───── Task data ─────

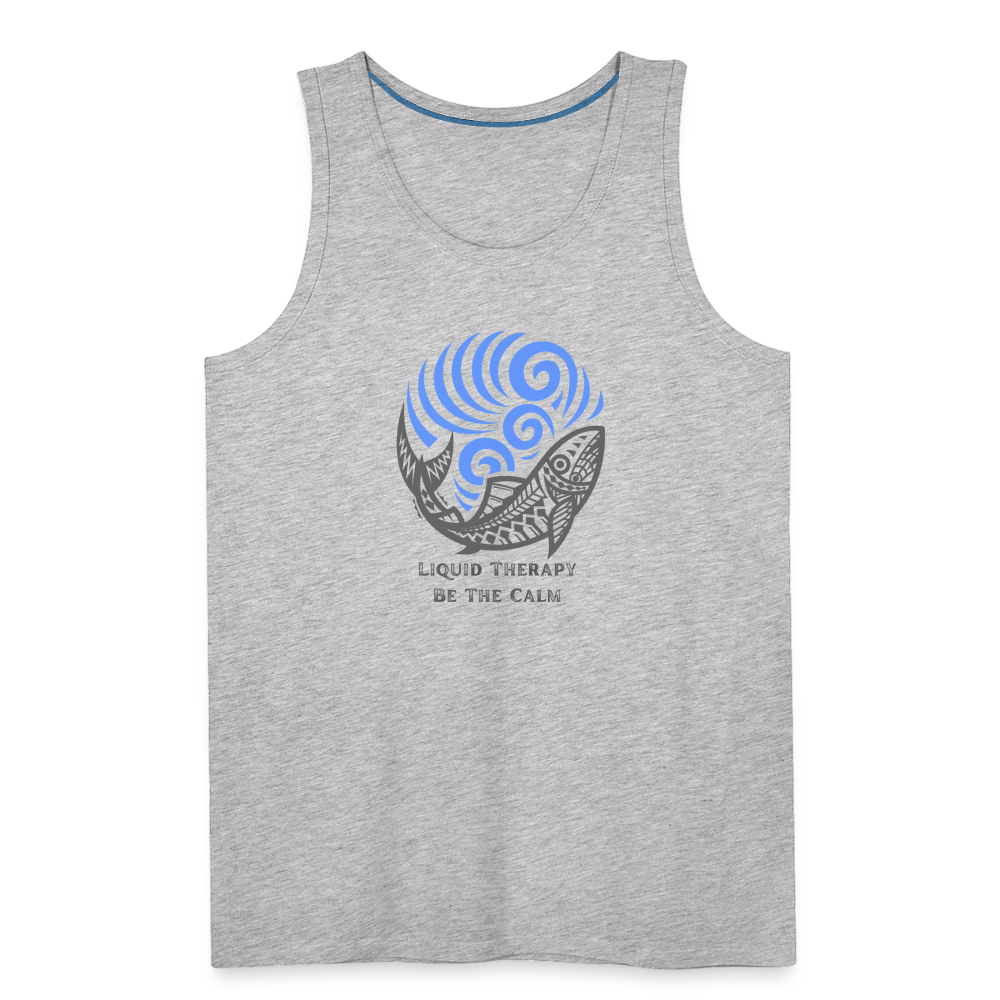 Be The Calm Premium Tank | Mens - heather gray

─────
───── Task data ─────

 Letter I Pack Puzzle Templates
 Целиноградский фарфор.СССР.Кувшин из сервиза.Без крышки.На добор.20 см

─────
───── Task data ─────

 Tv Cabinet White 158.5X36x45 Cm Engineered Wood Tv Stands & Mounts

─────

# Exercise brief
From the entries above, print the lines beginning at the one with "Letter I Pack Puzzle Templates" and stopping after the one with "Целиноградский фарфор.СССР.Кувшин из", exactly as written and with nothing else.

# Exercise result
 Letter I Pack Puzzle Templates
 Целиноградский фарфор.СССР.Кувшин из сервиза.Без крышки.На добор.20 см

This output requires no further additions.